Don't get me wrong, I love the man's work, but he is very much about a certain place and that is the center of North America.
Exactly. Bond just goes on. The world needs him to. I like your style, sir. :)
Thank you! I just finished Forever and a Day. I greatly enjoyed it, and I still feel even stronger now that it would be a great reboot movie for the series, post Daniel Craig. Some of the casting I would have are Felicity Jones for Sixtine, Vincent D’Onofrio as Jean-Paul Scipio and Ralph Fiennes returning as M. I was thinking of using Ana de Armas as Sixtine, and saw her in the part, but NTTD ended that! Overall, I view Anthony Horowitz as the Martin Campbell of Bond authors: a great Midqueal (GE’s opening, TM) and a great origin story CR, FAAD. Ian Fleming would approve. As for Alec Trevelyan, if they don’t use him going forward, just call his appearance a Easter Egg for the fans.
It makes a brutal sort of sense. Nothing geopolitically important ever happens there.
I don't think there's any real evidence to suggest this. Bond is popular in Europe, UK and US markets just as always. Its franchises like Terminator and transformers which have seen a shift in that respect.
@Peirce2Craig is correct that some recent trailer have taken a dark turn, ignoring that Marvel has taken a break since Endgame, but even the new Pattinson Batman, as brooding as it looks, is still way more stylised and 'comic book' than the Nolan films (I love Nolan, no hate).
In the mid-late 2000's there was an obsession to make everything as hard-hitting and realistic as possible. I think overtime this has changed except for Bond which, as long as Craig is around kind of stuck in the same pattern. They can't drastically reinvent the world Bond lives in when they are trying to tell an ongoing story, but it means we are still stuck in a 2008 mindset of taking everything seriously and poe-faced.

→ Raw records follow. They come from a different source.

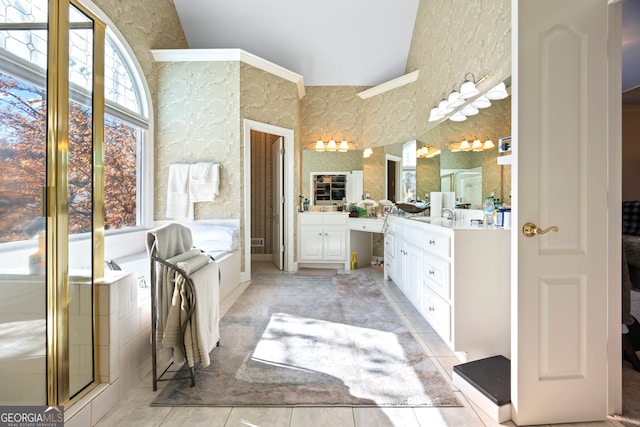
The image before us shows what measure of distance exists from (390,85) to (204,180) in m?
3.24

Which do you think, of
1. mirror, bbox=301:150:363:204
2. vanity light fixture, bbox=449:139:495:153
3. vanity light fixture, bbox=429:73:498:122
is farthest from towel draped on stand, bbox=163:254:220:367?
mirror, bbox=301:150:363:204

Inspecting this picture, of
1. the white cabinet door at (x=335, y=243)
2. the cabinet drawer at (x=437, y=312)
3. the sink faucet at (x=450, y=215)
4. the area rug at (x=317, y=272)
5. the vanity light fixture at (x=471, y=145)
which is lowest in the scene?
the area rug at (x=317, y=272)

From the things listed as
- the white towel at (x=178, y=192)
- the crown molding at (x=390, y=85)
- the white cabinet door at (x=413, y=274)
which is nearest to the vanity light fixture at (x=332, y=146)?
the crown molding at (x=390, y=85)

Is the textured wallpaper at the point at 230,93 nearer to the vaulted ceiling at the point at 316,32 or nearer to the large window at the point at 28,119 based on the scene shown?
the vaulted ceiling at the point at 316,32

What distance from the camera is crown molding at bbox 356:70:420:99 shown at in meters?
4.62

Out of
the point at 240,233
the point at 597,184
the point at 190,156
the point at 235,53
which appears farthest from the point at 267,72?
the point at 597,184

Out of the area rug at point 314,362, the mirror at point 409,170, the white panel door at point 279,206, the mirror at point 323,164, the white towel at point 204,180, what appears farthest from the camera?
the mirror at point 323,164

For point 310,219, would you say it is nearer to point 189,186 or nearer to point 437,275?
point 189,186

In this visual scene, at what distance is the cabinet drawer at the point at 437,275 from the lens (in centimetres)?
214

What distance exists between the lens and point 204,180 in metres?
3.99

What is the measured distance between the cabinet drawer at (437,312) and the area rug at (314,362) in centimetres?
20

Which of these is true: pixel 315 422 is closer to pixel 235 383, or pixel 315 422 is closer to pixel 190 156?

My hope is that once we get a new Bond they will completely redo everything so that we can get more variety of stories in future. Bond is at his best when he not trying to capture reality, but living in domain of his own, where he can ski off a cliff in a banana suit and pop open a union jack parachute like its nothing.

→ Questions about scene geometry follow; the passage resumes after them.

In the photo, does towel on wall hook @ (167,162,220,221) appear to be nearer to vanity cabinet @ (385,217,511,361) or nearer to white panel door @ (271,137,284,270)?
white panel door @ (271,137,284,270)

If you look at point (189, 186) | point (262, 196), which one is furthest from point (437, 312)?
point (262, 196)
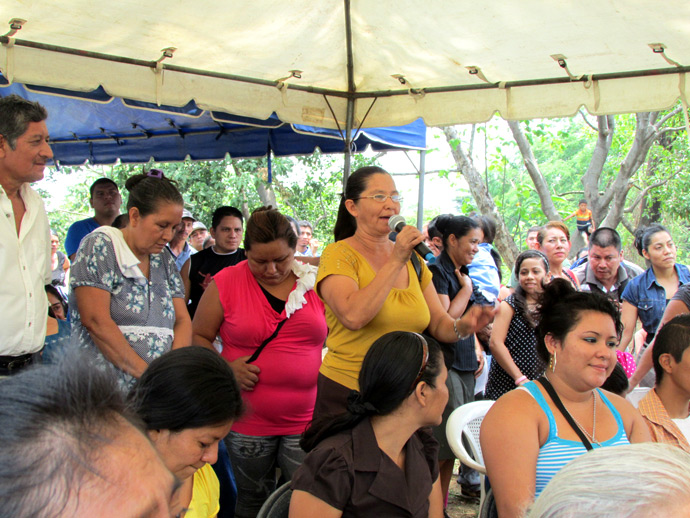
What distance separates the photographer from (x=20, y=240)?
2500mm

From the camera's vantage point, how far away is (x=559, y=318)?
104 inches

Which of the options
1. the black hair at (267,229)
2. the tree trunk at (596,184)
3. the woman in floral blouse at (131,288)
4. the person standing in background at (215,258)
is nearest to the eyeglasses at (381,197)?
the black hair at (267,229)

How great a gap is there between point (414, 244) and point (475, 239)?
66.6 inches

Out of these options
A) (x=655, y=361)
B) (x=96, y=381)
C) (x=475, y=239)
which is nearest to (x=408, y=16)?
(x=475, y=239)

Which is not to say I want 70's Bond back with nothing changed, that's what we had it SPECTRE and it was very dated and almost self-pardoy. Bond should of course embrace a new aesthetic for the 2020's but all cards should be on the table in creating that vision. The new Batman got me excited because it feels completely original like non of the other movies we've seen, like a new era for the character. Bond needs his own new era, IMO.

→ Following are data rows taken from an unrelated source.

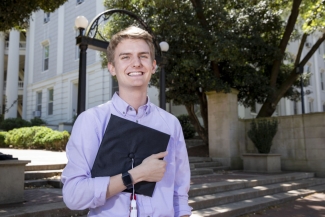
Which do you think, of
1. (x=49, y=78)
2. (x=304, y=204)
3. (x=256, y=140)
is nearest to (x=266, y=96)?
(x=256, y=140)

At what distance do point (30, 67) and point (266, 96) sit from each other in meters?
22.7

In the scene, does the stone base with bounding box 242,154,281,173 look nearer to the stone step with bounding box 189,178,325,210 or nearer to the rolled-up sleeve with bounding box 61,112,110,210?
the stone step with bounding box 189,178,325,210

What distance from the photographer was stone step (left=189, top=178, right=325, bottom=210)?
651 centimetres

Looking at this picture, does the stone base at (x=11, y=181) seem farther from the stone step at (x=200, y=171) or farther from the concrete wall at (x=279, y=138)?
the concrete wall at (x=279, y=138)

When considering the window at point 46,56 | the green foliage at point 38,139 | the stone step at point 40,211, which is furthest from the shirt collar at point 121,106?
the window at point 46,56

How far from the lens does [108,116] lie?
1696 mm

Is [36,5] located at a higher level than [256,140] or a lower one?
higher

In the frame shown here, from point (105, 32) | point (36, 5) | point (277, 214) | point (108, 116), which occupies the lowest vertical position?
point (277, 214)

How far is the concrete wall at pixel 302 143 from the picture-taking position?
11.9 m

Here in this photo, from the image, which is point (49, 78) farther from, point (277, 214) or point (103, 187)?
point (103, 187)

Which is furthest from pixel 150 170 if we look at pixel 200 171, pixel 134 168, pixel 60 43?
pixel 60 43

Timothy Dalton managed it just fine in my opinion.
Give this man a beer. Spot on! ^:)^
He didn't really do anything of those things, though. Also, his films made less money.
He didn't need to, and yet he still got closer to the Fleming character than any previous actor. As for the BO draw, that's a different argument. Maybe audiences were not ready for that kind of Bond back in 1987, yet in 2005 they were. Tastes change over time.
But you just said he managed it fine..?
It depends on the definition of 'managing it fine' I think; it is also relevant to Since62's question of whether many people would want to see it.
Personally I think Craig got what Bond needs to be on screen more than Dalton (or, to be fair to him, perhaps Glen) did. Serious is fine, but without swagger there's much less for the audience to enjoy in the character.
Personally I don't see the point of period adaptations of the novels: they won't capture the period any better than the actual Bond films made at that time, they'd be horribly expensive, judged against the movie versions which are, in some cases classics, and with plots that don't really work as well on screen as the movie ones. Why watch some guy on a table with a buzzsaw travelling up between his legs when I could be watching Connery with a laser beam, in a Ken Adam set with John Barry's music playing?
Just enjoy them as the -terrific- books they are.